É importante dizer neste momento uma palavra sobre o papel da oração na vida cristã e na igreja. De acordo com o Catecismo de Heidelberg, a oração é a parte principal da gratidão, que Deus requer de nós. Os cristãos oram para pedir e agradecer a Deus os dons de sua graça e do Espírito Santo (Perg. e Resp. 116). O Espírito Santo é tanto o sujeito quanto o objeto da oração cristã. O Espírito Santo capacita os cristãos a orar e é o dom que vem aos que oram. Uma compreensão rica e vívida do Espírito Santo será acompanhada por uma compreensão e prática ricas e vívidas de oração.

Finalmente, um envolvimento rico e vívido com o Espírito Santo é visivelmente inseparável da adoração cristã. Adoração como envolvimento de Deus e de seu povo é, do começo ao fim, revestido pelo Espírito Santo. O Espírito Santo é central na compreensão reformada da presença real de Cristo nos Sacramentos e na pregação como encontro com Deus, através de seu Espírito. Adoração e renovação, onde quer que ocorre, é obra do Espírito Santo.

3. Gratidão (Colossenses 3:15-17)

Uma pergunta muito importante relacionada á vida cristã é: O que motiva o crente? Qual a disposição enraizada que reveste tudo em termos de vida cristã? A resposta da Bíblia, e a ênfase reformada, é gratidão – não é culpa, medo, obrigação da lei, mas gratidão. Toda a vida cristão é ação na direção de uma resposta: Obrigado!

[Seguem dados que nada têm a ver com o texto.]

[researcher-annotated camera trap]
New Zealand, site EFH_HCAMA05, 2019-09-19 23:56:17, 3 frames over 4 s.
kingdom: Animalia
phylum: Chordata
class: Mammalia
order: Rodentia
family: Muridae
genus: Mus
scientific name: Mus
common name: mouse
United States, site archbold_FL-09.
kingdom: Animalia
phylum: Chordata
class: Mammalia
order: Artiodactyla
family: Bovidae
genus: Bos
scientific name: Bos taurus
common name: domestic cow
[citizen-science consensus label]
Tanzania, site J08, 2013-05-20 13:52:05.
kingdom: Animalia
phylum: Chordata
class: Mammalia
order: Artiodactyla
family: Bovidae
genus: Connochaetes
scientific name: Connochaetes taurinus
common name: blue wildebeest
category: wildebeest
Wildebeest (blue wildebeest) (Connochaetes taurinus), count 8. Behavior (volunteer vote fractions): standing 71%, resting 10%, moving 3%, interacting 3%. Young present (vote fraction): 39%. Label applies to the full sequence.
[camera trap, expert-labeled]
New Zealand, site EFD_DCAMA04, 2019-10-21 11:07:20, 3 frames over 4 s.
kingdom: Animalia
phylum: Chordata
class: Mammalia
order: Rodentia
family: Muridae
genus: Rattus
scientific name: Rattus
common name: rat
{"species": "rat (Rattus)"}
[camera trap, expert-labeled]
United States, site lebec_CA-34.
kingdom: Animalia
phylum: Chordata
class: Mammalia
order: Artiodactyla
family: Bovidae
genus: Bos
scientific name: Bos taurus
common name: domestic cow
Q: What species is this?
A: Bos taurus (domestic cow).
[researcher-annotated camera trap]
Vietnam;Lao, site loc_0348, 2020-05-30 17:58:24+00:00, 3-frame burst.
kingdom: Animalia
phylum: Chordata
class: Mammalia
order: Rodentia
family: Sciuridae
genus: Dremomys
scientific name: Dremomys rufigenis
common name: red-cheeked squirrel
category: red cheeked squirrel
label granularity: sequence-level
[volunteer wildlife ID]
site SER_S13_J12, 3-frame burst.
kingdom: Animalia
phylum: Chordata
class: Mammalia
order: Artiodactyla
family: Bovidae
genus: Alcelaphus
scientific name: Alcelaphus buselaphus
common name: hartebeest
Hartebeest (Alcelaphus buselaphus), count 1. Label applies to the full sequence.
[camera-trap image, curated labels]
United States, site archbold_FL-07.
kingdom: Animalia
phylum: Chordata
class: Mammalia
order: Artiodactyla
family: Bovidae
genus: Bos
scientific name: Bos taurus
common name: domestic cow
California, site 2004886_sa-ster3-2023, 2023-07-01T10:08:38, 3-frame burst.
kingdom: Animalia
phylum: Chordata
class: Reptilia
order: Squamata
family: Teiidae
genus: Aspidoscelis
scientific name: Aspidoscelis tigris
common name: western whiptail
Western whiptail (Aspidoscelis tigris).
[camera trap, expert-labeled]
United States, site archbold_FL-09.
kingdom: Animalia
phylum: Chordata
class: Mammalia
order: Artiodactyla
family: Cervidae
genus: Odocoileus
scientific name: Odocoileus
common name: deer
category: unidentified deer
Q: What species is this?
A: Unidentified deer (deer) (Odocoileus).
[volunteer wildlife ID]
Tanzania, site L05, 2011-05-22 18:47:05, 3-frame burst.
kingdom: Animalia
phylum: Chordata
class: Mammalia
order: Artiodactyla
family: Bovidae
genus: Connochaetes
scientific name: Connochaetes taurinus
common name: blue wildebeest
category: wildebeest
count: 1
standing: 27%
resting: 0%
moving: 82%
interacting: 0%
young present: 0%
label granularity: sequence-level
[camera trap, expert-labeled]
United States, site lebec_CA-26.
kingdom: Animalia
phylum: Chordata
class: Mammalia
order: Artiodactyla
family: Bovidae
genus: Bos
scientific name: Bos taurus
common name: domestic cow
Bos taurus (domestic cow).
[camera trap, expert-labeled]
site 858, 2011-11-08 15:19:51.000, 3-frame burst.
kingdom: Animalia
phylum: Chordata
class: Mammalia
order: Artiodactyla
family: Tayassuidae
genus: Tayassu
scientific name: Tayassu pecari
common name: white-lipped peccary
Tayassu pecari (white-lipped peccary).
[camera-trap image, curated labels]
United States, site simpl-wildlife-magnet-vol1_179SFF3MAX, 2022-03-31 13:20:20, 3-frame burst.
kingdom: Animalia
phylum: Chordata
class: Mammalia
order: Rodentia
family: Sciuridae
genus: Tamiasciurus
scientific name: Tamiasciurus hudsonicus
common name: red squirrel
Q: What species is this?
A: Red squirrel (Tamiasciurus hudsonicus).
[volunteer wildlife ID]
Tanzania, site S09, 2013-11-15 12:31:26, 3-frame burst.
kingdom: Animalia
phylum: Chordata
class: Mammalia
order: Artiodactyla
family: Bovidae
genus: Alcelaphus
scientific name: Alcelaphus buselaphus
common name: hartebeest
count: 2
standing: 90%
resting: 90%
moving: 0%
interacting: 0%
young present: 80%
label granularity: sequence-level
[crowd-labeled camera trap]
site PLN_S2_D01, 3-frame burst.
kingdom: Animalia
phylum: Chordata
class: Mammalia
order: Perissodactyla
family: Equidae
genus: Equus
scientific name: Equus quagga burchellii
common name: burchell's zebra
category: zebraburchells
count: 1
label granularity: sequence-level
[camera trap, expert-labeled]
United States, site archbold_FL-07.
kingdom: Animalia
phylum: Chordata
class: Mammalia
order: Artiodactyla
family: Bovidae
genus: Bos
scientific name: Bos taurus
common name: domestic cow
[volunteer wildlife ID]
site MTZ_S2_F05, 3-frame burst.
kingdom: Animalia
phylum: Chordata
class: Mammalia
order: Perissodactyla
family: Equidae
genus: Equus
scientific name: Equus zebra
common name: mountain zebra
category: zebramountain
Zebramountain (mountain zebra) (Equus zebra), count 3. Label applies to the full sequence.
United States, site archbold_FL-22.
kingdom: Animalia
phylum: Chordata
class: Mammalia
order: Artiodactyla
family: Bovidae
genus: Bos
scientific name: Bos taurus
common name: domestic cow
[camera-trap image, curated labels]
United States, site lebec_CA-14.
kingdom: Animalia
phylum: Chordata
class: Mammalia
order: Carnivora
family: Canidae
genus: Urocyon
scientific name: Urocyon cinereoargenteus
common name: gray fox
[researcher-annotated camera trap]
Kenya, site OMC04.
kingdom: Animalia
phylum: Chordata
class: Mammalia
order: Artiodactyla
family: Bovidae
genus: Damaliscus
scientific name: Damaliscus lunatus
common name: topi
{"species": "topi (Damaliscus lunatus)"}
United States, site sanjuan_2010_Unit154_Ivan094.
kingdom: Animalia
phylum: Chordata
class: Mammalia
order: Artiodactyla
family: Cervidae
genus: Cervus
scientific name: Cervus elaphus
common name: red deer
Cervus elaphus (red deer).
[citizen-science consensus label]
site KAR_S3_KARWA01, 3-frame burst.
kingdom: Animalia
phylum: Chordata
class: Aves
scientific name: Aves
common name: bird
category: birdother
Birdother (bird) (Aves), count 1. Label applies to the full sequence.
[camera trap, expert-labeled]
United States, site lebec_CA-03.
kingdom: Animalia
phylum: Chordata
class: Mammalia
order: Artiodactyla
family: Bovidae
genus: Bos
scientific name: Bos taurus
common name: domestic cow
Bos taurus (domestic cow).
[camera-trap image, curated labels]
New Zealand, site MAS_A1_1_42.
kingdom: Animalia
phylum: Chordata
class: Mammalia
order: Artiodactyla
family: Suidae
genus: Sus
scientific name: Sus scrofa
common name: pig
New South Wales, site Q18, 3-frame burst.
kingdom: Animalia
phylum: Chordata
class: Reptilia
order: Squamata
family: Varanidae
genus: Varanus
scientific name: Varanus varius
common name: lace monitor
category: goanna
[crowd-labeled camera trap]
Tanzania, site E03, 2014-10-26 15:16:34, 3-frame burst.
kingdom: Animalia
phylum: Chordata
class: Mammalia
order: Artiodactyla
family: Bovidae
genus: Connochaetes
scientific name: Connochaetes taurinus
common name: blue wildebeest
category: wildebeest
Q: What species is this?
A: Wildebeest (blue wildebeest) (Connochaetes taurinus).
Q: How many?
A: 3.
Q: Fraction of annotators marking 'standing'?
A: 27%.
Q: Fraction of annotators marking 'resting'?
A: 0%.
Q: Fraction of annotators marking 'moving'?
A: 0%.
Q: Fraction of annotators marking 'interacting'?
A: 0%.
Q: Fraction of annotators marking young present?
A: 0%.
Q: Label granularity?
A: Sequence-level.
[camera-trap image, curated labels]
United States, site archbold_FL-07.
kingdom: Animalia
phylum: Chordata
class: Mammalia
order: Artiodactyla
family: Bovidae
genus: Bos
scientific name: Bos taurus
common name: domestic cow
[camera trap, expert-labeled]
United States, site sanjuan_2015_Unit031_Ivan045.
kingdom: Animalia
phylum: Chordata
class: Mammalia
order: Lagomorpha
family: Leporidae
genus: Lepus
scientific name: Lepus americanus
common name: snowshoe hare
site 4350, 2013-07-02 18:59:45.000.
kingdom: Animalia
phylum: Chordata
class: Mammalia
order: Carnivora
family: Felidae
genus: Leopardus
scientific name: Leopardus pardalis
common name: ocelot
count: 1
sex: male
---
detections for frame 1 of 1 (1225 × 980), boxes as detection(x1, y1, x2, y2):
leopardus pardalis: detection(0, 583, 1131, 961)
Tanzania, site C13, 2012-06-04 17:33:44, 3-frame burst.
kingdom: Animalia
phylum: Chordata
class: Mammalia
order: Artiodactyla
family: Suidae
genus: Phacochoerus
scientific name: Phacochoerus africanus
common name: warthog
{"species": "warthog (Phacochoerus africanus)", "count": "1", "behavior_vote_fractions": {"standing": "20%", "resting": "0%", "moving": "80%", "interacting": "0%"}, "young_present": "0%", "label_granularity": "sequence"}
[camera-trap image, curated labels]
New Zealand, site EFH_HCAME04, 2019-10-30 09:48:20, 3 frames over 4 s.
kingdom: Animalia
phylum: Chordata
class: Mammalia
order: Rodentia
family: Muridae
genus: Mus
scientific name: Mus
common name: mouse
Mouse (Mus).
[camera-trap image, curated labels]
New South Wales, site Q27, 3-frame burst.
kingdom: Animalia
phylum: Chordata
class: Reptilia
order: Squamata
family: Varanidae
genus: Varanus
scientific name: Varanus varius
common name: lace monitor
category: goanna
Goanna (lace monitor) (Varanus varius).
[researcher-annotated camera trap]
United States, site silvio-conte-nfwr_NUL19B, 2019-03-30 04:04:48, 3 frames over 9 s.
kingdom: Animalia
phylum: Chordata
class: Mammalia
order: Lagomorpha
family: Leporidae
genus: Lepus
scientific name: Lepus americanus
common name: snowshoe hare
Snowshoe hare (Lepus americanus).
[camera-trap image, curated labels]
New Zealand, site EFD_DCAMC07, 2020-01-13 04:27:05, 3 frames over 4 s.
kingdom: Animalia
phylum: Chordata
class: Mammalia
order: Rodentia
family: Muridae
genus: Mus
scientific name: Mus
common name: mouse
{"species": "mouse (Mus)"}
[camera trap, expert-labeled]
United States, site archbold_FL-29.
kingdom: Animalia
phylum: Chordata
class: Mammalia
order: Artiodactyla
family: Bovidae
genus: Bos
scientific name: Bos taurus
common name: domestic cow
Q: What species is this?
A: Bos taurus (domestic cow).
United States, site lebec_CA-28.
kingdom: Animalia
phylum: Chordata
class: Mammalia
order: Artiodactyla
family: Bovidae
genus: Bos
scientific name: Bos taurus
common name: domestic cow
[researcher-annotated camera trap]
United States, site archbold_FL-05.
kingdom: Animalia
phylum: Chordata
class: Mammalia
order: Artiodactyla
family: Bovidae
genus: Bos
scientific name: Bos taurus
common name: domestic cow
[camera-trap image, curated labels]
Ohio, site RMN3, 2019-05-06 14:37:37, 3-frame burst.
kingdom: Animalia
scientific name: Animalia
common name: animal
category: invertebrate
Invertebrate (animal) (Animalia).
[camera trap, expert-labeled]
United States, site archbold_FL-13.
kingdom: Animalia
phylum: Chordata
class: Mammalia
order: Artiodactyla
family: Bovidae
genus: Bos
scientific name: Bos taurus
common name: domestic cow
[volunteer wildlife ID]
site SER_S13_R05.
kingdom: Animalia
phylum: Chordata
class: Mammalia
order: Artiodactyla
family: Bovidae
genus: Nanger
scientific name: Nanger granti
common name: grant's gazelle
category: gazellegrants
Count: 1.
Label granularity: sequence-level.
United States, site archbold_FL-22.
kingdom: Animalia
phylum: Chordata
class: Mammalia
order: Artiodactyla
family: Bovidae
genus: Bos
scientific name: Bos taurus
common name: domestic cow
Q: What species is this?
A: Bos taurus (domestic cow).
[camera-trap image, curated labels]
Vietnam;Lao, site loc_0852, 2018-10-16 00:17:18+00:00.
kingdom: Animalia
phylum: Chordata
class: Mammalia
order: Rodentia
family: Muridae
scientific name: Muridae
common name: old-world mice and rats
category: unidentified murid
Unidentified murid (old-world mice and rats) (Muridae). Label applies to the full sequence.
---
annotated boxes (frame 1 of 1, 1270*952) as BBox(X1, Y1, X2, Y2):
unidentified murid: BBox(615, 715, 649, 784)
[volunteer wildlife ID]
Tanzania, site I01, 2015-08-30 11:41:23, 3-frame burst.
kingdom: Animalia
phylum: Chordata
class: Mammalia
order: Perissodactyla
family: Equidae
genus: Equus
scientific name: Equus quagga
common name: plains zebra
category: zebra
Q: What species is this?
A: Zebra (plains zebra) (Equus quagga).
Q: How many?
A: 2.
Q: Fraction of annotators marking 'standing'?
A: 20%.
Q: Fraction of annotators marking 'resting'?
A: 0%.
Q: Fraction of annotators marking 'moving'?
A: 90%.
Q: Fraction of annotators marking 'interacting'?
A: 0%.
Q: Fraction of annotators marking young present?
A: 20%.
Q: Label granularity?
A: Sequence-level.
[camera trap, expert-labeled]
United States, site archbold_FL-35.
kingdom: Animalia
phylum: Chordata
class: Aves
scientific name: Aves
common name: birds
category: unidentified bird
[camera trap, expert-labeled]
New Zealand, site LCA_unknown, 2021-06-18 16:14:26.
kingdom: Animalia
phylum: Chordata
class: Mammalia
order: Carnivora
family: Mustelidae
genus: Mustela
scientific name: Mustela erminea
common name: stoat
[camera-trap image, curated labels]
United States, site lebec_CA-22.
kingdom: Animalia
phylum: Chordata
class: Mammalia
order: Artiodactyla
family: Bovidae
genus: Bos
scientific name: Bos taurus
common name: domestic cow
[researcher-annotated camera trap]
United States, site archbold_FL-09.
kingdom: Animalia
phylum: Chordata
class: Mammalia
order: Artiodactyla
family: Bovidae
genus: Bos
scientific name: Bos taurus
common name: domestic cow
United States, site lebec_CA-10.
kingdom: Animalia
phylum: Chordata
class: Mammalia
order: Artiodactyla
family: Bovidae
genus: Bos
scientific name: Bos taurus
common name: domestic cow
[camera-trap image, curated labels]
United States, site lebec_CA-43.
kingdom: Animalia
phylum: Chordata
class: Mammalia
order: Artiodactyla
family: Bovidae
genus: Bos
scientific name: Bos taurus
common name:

Em Colossenses 3, aonde Paulo apresenta os princípios de nossa vida nova em Cristo, menciona três vezes ação de graças:

Seja a paz de Cristo o árbitro em vosso coração, à qual, também, fostes chamados em um só corpo; e sede agradecidos. Habite, ricamente, em vós a palavra de Cristo; instruí-vos e aconselhai-vos mutuamente em toda a sabedoria, louvando a Deus, com salmos, e hinos, e cânticos espirituais, com gratidão, em vosso coração. E tudo o que fizerdes, seja em palavra, seja em ação, fazei-o em nome do Senhor Jesus, dando por ele graças a Deus Pai. (vv. 15-17, itálicos acrescidos)

É irônico que crentes que enfatizem a gratidão como fonte energizante de toda a disposição e ação cristãs possam ainda sejam seduzidos pelo legalismo – conformidade externa com o que pode ou o que não pode fazer – pois o legalismo desliga os crentes de Cristo. O legalismo leva à pessoa a se preocupar com o que a outra pessoa vê, e não com o que Deus vê. O espírito legalista está longe do espírito grato, longe da essência da ação de graças.

Tal legalismo por vezes contamina a piedade da IPB e deve ser reconhecido pelo que é: uma perversão, uma falha, um pecado a ser confessado, e uma contradição com o ensino bíblico central, a saber, que toda a obediência flui de um coração em que brota a gratidão.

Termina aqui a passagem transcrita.